Art Gallery
M. C. Escher: Rhythm of Illusion
Where: Mobile Museum of Art (4850 Museum Dr. in Langan Park)
When: Through Sunday, Jan. 6
Dutch artist Maurits Escher was an ideal fit for the turbulent times of the early 20th Century arts world as his paradoxical forays into light and shadow bent perspective and geometry with a mastery of perception. His intuitive gifts with mathematics worked in tandem with a creative instinct custom fit for a time where sciences such as quantum physics opened a world seemingly as much a part of Lewis Carroll as Albert Einstein.
This astounding exhibit contains 81 prints and drawings from all periods of Escher’s career and was organized by the Portland Art Museum in Oregon.
Museum hours are Monday – Saturday, 10 a.m. – 5 p.m. and Sundays, 1 – 5 p.m.
Entrance is $10 for adults, $9 for seniors and military, $6 for students and group rates are available.
For more information, call 208-5200 or go to www.mobilemuseumofart.com.
“Nightmares: Tell Me That Isn’t Scary!”
Where: Playhouse In the Park (4851 Museum Dr. in Langan Park)
When: Oct. 24 – 27
Community youth theater The Playhouse in the Park enlisted local mystery writer Thomas Lakeman to create an original script for their annual Halloween production. The result is “Nightmares: Tell me That Isn’t Scary!” Lakeman, whose second novel is being published by St. Martin’s press this November, drew on his love of monster movies and knowledge of literature to adapt Nathaniel Hawthorne’s “The Birth-Mark,” Balzac’s “The Elixir of Life,” and Ambrose Bierce’s “The Damned Thing.”
These disparate stories are united by a single concept, that, according to Lakeman, “three artists from Hollywood’s golden age – a director, a producer, and a screenwriter – are trying to out-do each other, concocting horror stories for an unnamed studio boss who may or may not be the Prince of Darkness (which is pretty much a given in the movie industry). Each narrator has his or her own ideas about what’s frightening, which explains the play’s subtitle: “Tell Me That Isn’t Scary!”
Lakeman finds inspiration for these stories from throughout time, noting that the themes of perfection at any cost in “The Birth-Mark” are still relevant today and conceiving of “Elixer of Life” as an “homage to 1950s comics like Tales from the Crypt – grim and gory, but hopefully funny as well.”
Playhouse Director Danny Mollise and Scenic Designer Pamela Mollise are staging the play for school audiences Oct. 24 through Oct. 26, culminating in public performances that weekend, Oct.26 and 27 at 7:30 pm. Attendees at the Saturday night performance are encouraged to wear costumes.

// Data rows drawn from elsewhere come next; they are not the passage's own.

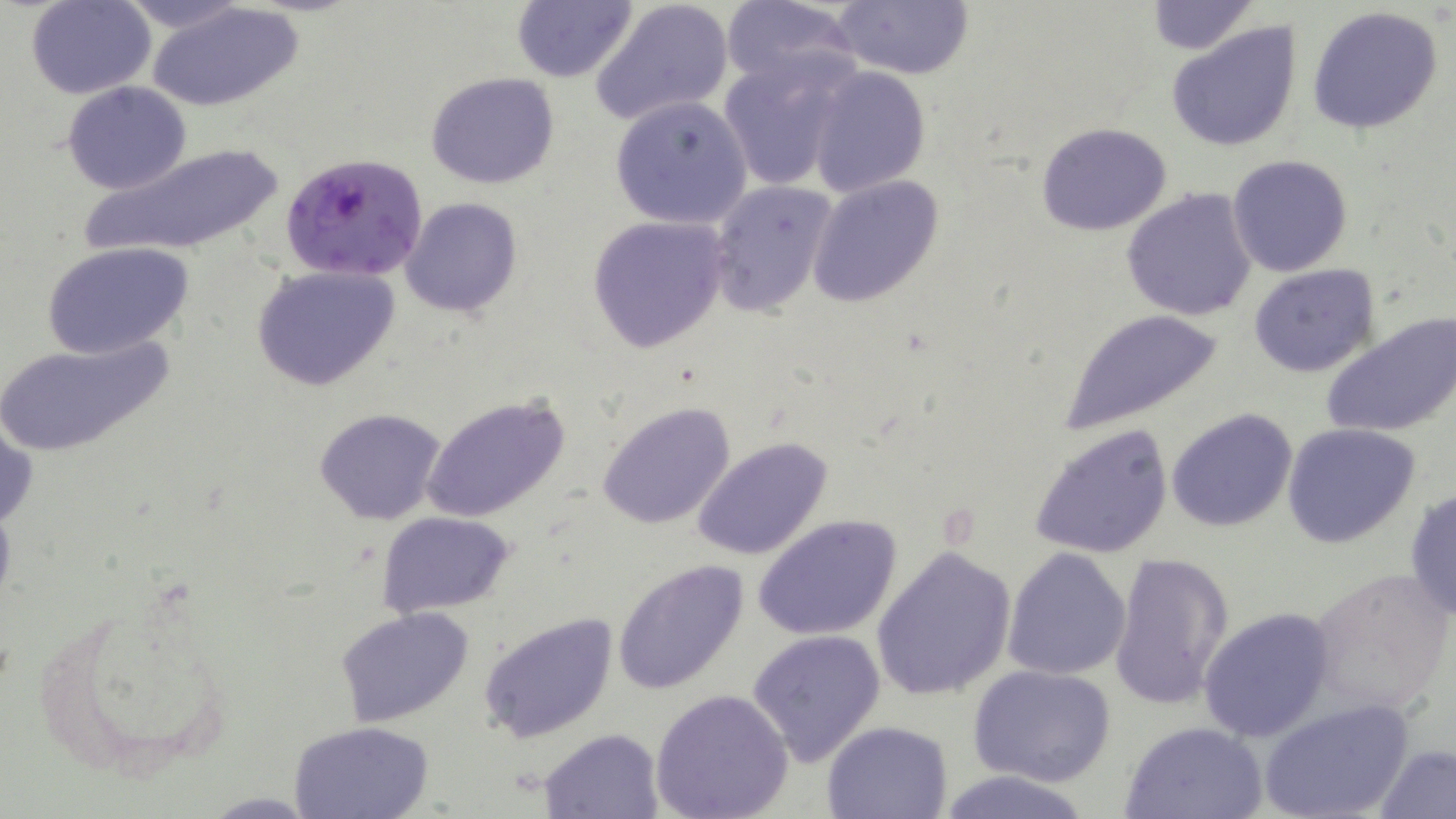
Summary:
  - Coordinate format: approximate bounding boxes as (x1,y1)-(x2,y2) corner pairs in pixels
  - Plasmodium falciparum-infected red blood cell locations: (280,153)-(428,283)
  - Uninfected red blood cell locations: (27,0)-(156,99), (113,0)-(257,37), (512,0)-(636,83), (721,0)-(862,92), (591,1)-(733,125), (830,1)-(974,81), (1145,2)-(1257,54), (150,3)-(303,112), (1305,6)-(1445,135), (1165,21)-(1302,153), (719,58)-(851,193), (806,65)-(931,196), (426,72)-(560,190), (63,81)-(192,195), (610,95)-(753,232), (1036,123)-(1173,236), (79,142)-(288,260), (1228,154)-(1352,277), (807,175)-(945,306), (708,180)-(837,317), (1121,188)-(1260,321), (399,198)-(522,317), (585,216)-(731,353), (41,242)-(194,360), (1248,263)-(1380,379), (250,264)-(403,393), (1058,311)-(1224,432), (1321,312)-(1456,439), (0,334)-(173,459), (420,393)-(572,522), (597,401)-(735,531), (1167,407)-(1298,532), (313,408)-(448,526), (1,413)-(36,533), (1027,422)-(1175,560), (1282,422)-(1422,547), (691,436)-(833,562), (1404,486)-(1456,622), (377,511)-(515,616), (756,515)-(902,642), (871,545)-(1015,700), (1004,548)-(1131,680), (1108,551)-(1234,710), (612,559)-(750,695), (1304,567)-(1454,717), (35,588)-(240,789), (333,605)-(478,728), (1199,606)-(1334,743), (478,612)-(620,744), (747,629)-(888,765), (970,666)-(1115,787), (649,688)-(794,819), (1261,697)-(1414,819), (289,719)-(435,819), (1118,719)-(1270,818), (822,720)-(952,818), (540,728)-(663,817), (1376,745)-(1455,819), (930,768)-(1099,819)
  - Slide-level diagnosis: Plasmodium falciparum
  - Preparation: thin blood film
  - Field of view: one of a larger specimen
  - Magnification: 1000x
  - Stain: May-Grünwald-Giemsa
  - Image size: 1456×819 pixels
  - Modality: light microscopyLocate every Plasmodium parasite.
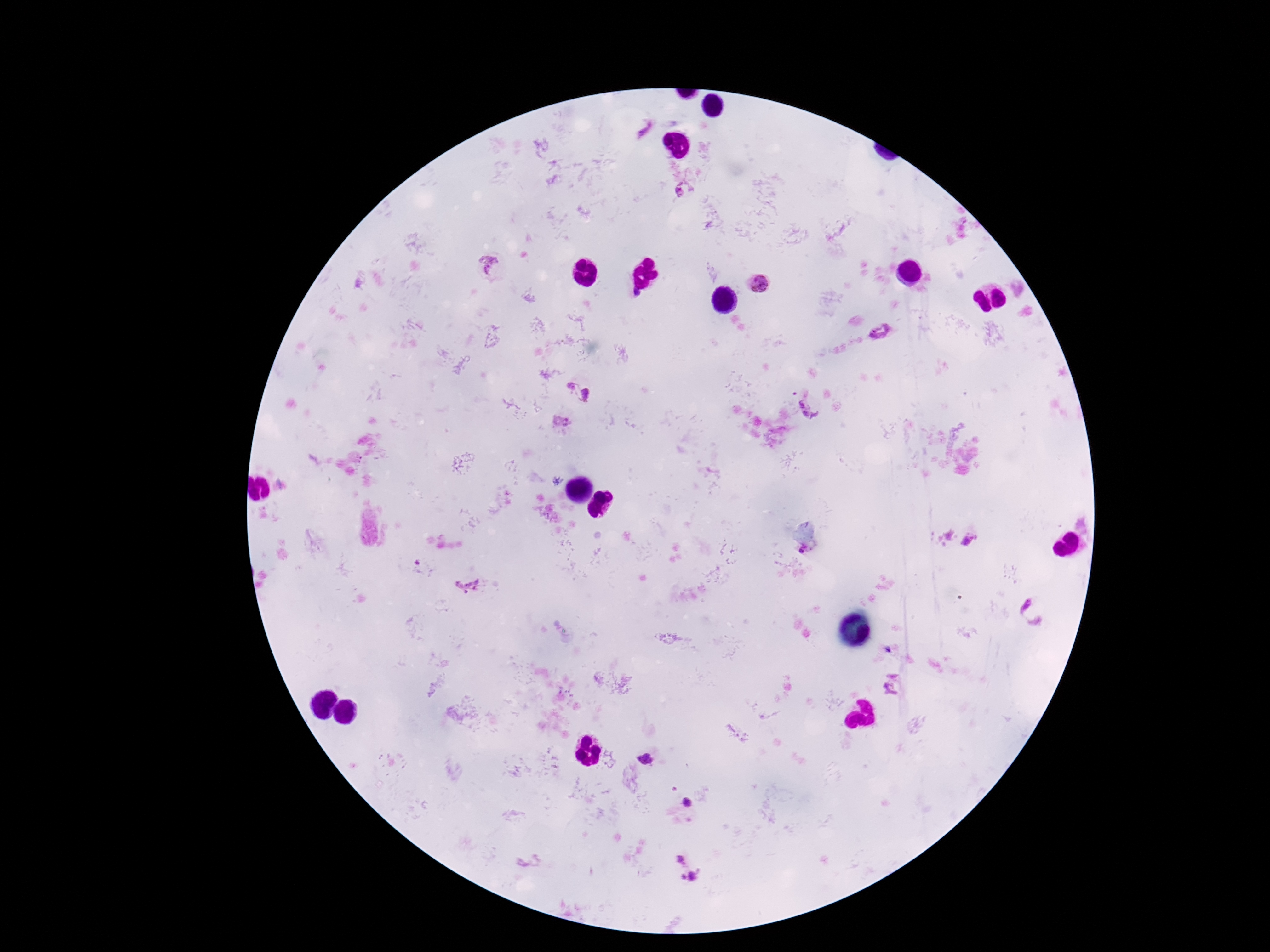

Approximate object centers, in pixels from the top-left corner.
Plasmodium parasites: (x=678, y=191), (x=489, y=253), (x=487, y=270), (x=758, y=284), (x=879, y=332), (x=571, y=385), (x=587, y=394), (x=811, y=408), (x=599, y=497), (x=609, y=498), (x=595, y=509), (x=605, y=512), (x=969, y=541), (x=803, y=550), (x=416, y=563), (x=467, y=583), (x=1034, y=611), (x=887, y=650), (x=892, y=673), (x=890, y=690), (x=646, y=759), (x=686, y=802), (x=681, y=858), (x=694, y=876), (x=683, y=877).

Summary:
  - Magnification: 100x
  - Preparation: thick blood smear
  - Patient malaria status: positive
  - Stain: Giemsa
  - Capture: smartphone camera through the microscope eyepiece
  - Image size: 1270×952 pixels
  - Field of view: singleState the blood parasite species.
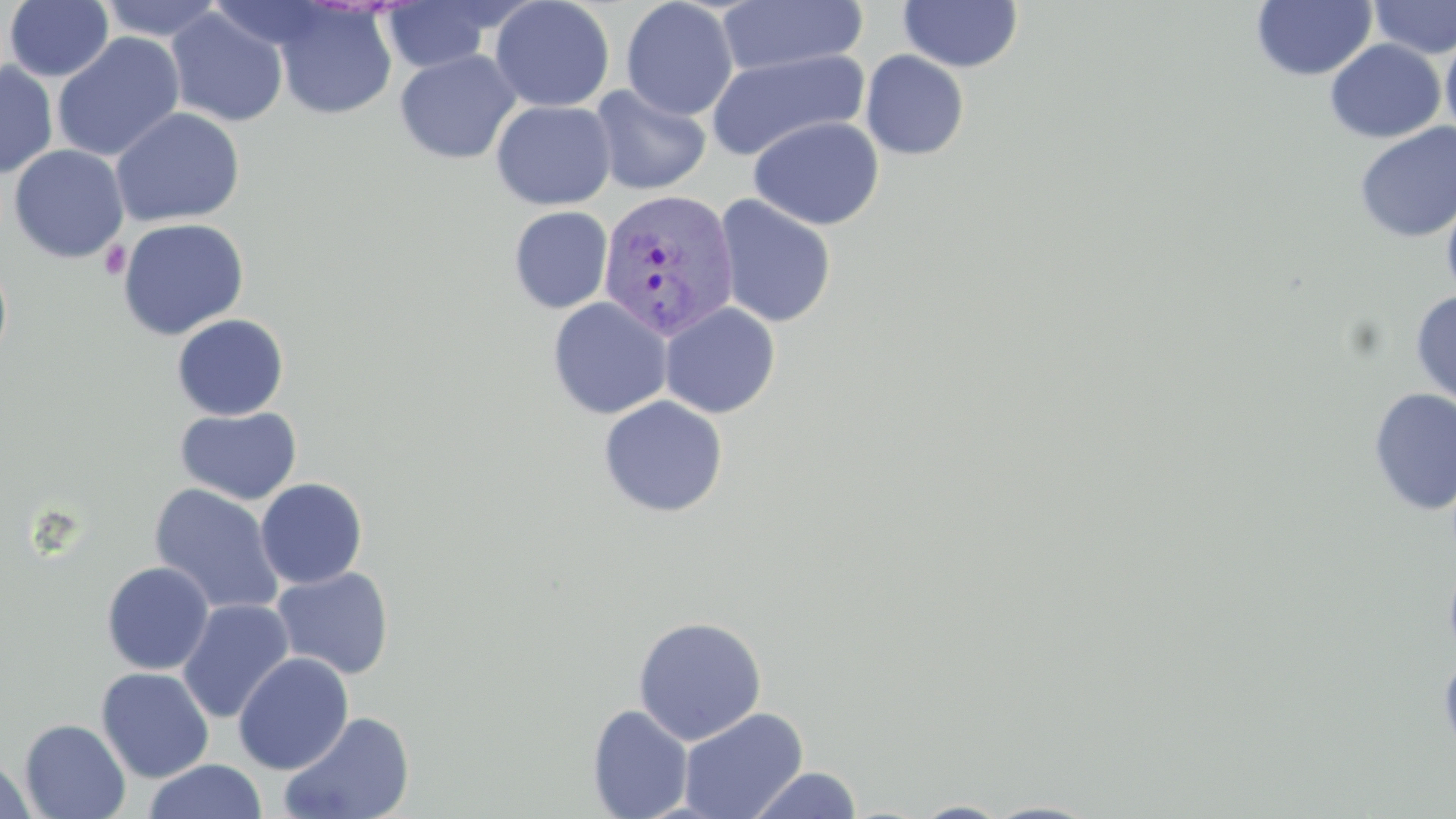
Plasmodium vivax.

{
  "stain": "May-Grünwald-Giemsa",
  "field_of_view": "single",
  "platelet_locations": "approximate bounding boxes as named x1/y1/x2/y2 corners in pixels: (x1=100, y1=241, x2=131, y2=279)",
  "magnification": "1000x",
  "plasmodium_vivax_infected_red_blood_cell_locations": "approximate bounding boxes as named x1/y1/x2/y2 corners in pixels: (x1=598, y1=188, x2=740, y2=341)",
  "preparation": "thin blood film",
  "image_size": "1456×819 pixels",
  "uninfected_red_blood_cell_locations": "approximate bounding boxes as named x1/y1/x2/y2 corners in pixels: (x1=96, y1=0, x2=227, y2=42), (x1=489, y1=0, x2=615, y2=113), (x1=620, y1=0, x2=739, y2=121), (x1=1252, y1=0, x2=1376, y2=81), (x1=1368, y1=0, x2=1456, y2=59), (x1=3, y1=1, x2=114, y2=82), (x1=380, y1=1, x2=505, y2=73), (x1=715, y1=1, x2=868, y2=78), (x1=898, y1=1, x2=1023, y2=73), (x1=273, y1=2, x2=397, y2=120), (x1=166, y1=7, x2=289, y2=127), (x1=1440, y1=28, x2=1456, y2=143), (x1=52, y1=33, x2=185, y2=162), (x1=1325, y1=39, x2=1445, y2=143), (x1=707, y1=48, x2=870, y2=161), (x1=394, y1=50, x2=522, y2=165), (x1=860, y1=50, x2=970, y2=161), (x1=0, y1=62, x2=58, y2=178), (x1=589, y1=84, x2=711, y2=196), (x1=490, y1=100, x2=616, y2=210), (x1=110, y1=107, x2=246, y2=227), (x1=749, y1=116, x2=885, y2=230), (x1=1354, y1=122, x2=1456, y2=243), (x1=8, y1=144, x2=129, y2=263), (x1=1441, y1=189, x2=1456, y2=307), (x1=714, y1=195, x2=837, y2=328), (x1=509, y1=206, x2=612, y2=313), (x1=117, y1=217, x2=250, y2=340), (x1=0, y1=254, x2=13, y2=369), (x1=1410, y1=290, x2=1456, y2=408), (x1=547, y1=297, x2=673, y2=420), (x1=659, y1=302, x2=781, y2=419), (x1=171, y1=313, x2=290, y2=421), (x1=1369, y1=388, x2=1456, y2=515), (x1=598, y1=395, x2=729, y2=518), (x1=174, y1=406, x2=302, y2=505), (x1=255, y1=478, x2=368, y2=589), (x1=148, y1=483, x2=285, y2=617), (x1=1443, y1=555, x2=1456, y2=666), (x1=101, y1=561, x2=214, y2=675), (x1=270, y1=566, x2=395, y2=680), (x1=177, y1=598, x2=294, y2=724), (x1=632, y1=615, x2=767, y2=745), (x1=1437, y1=646, x2=1456, y2=769), (x1=233, y1=652, x2=354, y2=775), (x1=96, y1=667, x2=215, y2=783), (x1=587, y1=704, x2=694, y2=819), (x1=677, y1=707, x2=809, y2=819), (x1=278, y1=711, x2=414, y2=818), (x1=19, y1=718, x2=131, y2=819), (x1=1, y1=755, x2=37, y2=819), (x1=143, y1=759, x2=268, y2=819), (x1=747, y1=766, x2=863, y2=819), (x1=982, y1=800, x2=1102, y2=818), (x1=910, y1=801, x2=1013, y2=818)",
  "modality": "light microscopy"
}Locate every Plasmodium parasite.
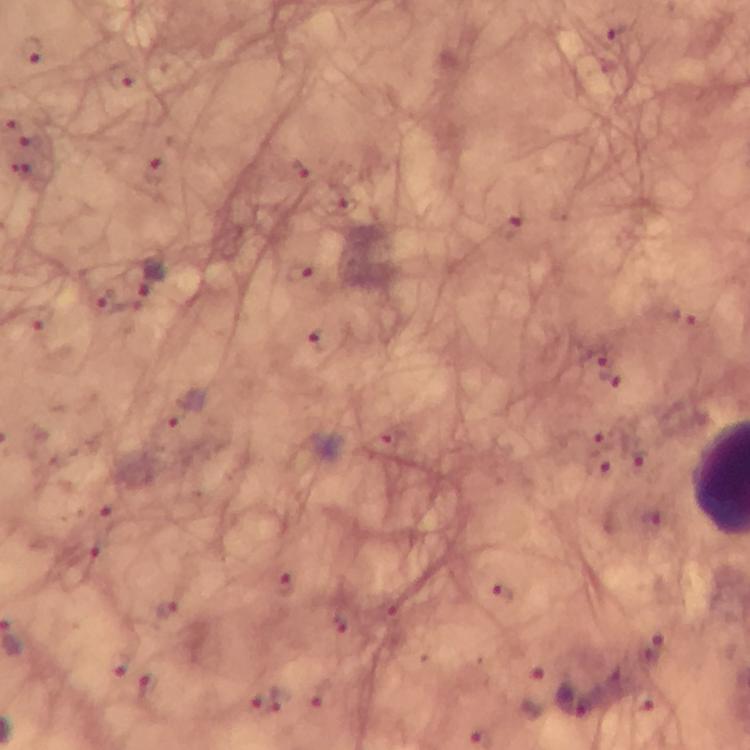
Approximate object centers, in pixels from the top-left corner.
Plasmodium parasites: (x=622, y=36), (x=122, y=78), (x=299, y=169), (x=154, y=171), (x=508, y=227), (x=301, y=273), (x=152, y=279), (x=324, y=339), (x=596, y=356), (x=609, y=379), (x=285, y=584), (x=503, y=595), (x=165, y=609), (x=654, y=651), (x=117, y=667), (x=279, y=700), (x=572, y=700).

cropped from = a single field of view
immersion oil = used
preparation = thick blood film
stain = Giemsa
magnification = 100x
image size = 750×750 pixels
context = from a diagnostic examination for malaria
capture = smartphone mounted on the microscopeLocate every Plasmodium parasite.
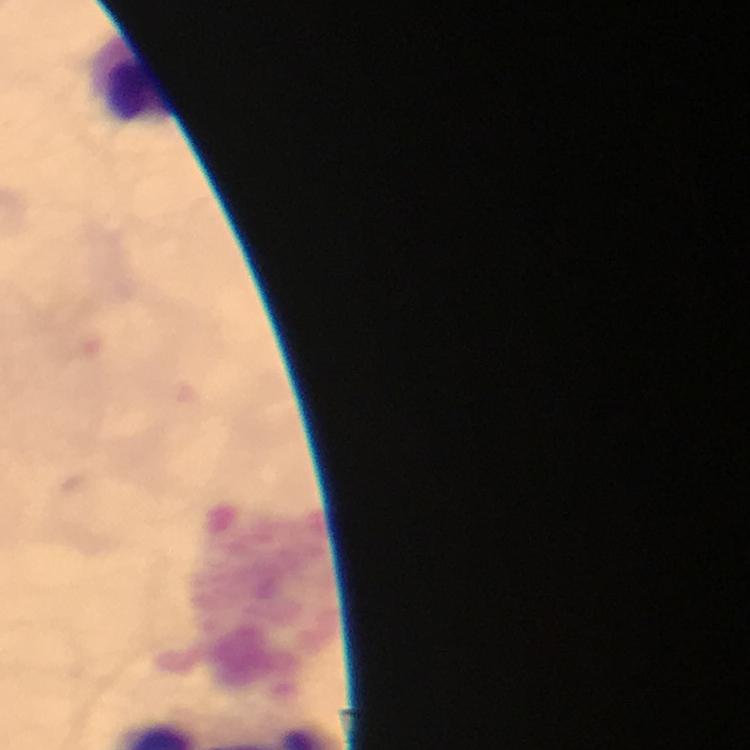

No Plasmodium parasites seen.

Approximate object centers, in pixels from the top-left corner.
Summary:
  - Leukocyte locations: (x=136, y=79)
  - Immersion oil: applied
  - Stain: Giemsa
  - Capture: smartphone photograph through a microscope
  - Cropped from: a single field of view
  - Image size: 750×750 pixels
  - Magnification: 100x
  - Preparation: thick blood smear
  - Context: from a malaria diagnostic workup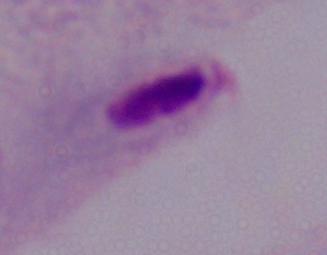 1000x magnification. Micrograph. A trichomonad is shown.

Thomas Lakeman is the author of the novels The Shadow Catchers and Chillwater Cove. For reservations or further information, call 601-0630.
- Contributed by Asia Frey
Moonlight & Magnolias
Where: Mobile Theatre Guild (14 N. Lafayette St.)
When: Oct. 26 – 28
Producer David O. Selznick began principal photography for “Gone With The Wind” in 1939 then immediately changed directors and ordered rewrites. Selznick then locked himself, new director Victor Fleming, screenwriter Ben Hecht and Selznick’s long-suffering assistant Miss Poppenghul in his office for a week to forge a new script. Hecht was unfamiliar with the work so Selznick and Fleming acted out the book while Hecht wrote scenes.
British-born playwright Ron Hutchinson exploited this chaos for all it s comic potential and brought his Emmy award-winning talents to bear in “Moonlight and Magnolias.” The play has particular appeal to both fans of Margaret Mitchell’s work and those who silently suffer the cult that has blossomed around the Old South “bodice ripper.”
Friday and Saturday evening shows begin at 8 p.m. with Sunday’s starting at 2 p.m.
Tickets are $17 for the general public, $14 for seniors and $10 for students.